WHAT THE TASK REQUIRES =
Return the lines below verbatim, starting at the line containing "If forced to" and continuing through the last line, both ends included.

SOURCE RECORDS =
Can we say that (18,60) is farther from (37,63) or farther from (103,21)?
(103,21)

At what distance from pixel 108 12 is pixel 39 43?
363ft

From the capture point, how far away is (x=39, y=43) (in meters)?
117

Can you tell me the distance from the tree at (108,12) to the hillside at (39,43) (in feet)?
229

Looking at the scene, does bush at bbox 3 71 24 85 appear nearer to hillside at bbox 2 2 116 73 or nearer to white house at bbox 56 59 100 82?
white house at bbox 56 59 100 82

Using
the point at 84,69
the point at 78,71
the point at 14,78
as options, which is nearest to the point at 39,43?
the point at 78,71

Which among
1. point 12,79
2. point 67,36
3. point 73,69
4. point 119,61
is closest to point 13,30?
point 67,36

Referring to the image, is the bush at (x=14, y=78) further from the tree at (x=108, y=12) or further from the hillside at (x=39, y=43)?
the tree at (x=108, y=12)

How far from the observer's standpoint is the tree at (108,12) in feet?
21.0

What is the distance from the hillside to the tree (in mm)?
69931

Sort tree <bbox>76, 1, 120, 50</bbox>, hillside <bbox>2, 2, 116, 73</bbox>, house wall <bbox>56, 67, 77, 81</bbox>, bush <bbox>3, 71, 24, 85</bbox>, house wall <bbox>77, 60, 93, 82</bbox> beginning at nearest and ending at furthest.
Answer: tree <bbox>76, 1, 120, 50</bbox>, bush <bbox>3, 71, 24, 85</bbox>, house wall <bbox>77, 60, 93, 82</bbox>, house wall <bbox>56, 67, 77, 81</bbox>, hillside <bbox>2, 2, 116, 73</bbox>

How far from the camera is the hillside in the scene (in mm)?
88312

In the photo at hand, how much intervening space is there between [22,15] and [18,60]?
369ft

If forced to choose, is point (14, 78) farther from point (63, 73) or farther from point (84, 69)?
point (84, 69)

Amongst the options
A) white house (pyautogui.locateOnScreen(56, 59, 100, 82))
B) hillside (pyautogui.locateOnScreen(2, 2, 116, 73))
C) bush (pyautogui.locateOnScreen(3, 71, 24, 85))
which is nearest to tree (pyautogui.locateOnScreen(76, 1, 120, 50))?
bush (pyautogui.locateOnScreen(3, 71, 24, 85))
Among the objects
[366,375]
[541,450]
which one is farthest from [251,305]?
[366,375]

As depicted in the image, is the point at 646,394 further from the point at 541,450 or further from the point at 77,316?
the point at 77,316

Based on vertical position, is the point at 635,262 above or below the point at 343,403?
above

SOLVED EXERCISE =
If forced to choose, is point (14, 78) farther from point (63, 73) or farther from point (84, 69)?
point (84, 69)

Amongst the options
A) white house (pyautogui.locateOnScreen(56, 59, 100, 82))
B) hillside (pyautogui.locateOnScreen(2, 2, 116, 73))
C) bush (pyautogui.locateOnScreen(3, 71, 24, 85))
which is nearest to tree (pyautogui.locateOnScreen(76, 1, 120, 50))?
bush (pyautogui.locateOnScreen(3, 71, 24, 85))
Among the objects
[366,375]
[541,450]
which one is farthest from [251,305]?
[366,375]

As depicted in the image, is the point at 646,394 further from the point at 541,450 or further from the point at 77,316?
the point at 77,316

Based on vertical position, is the point at 635,262 above or below the point at 343,403?
above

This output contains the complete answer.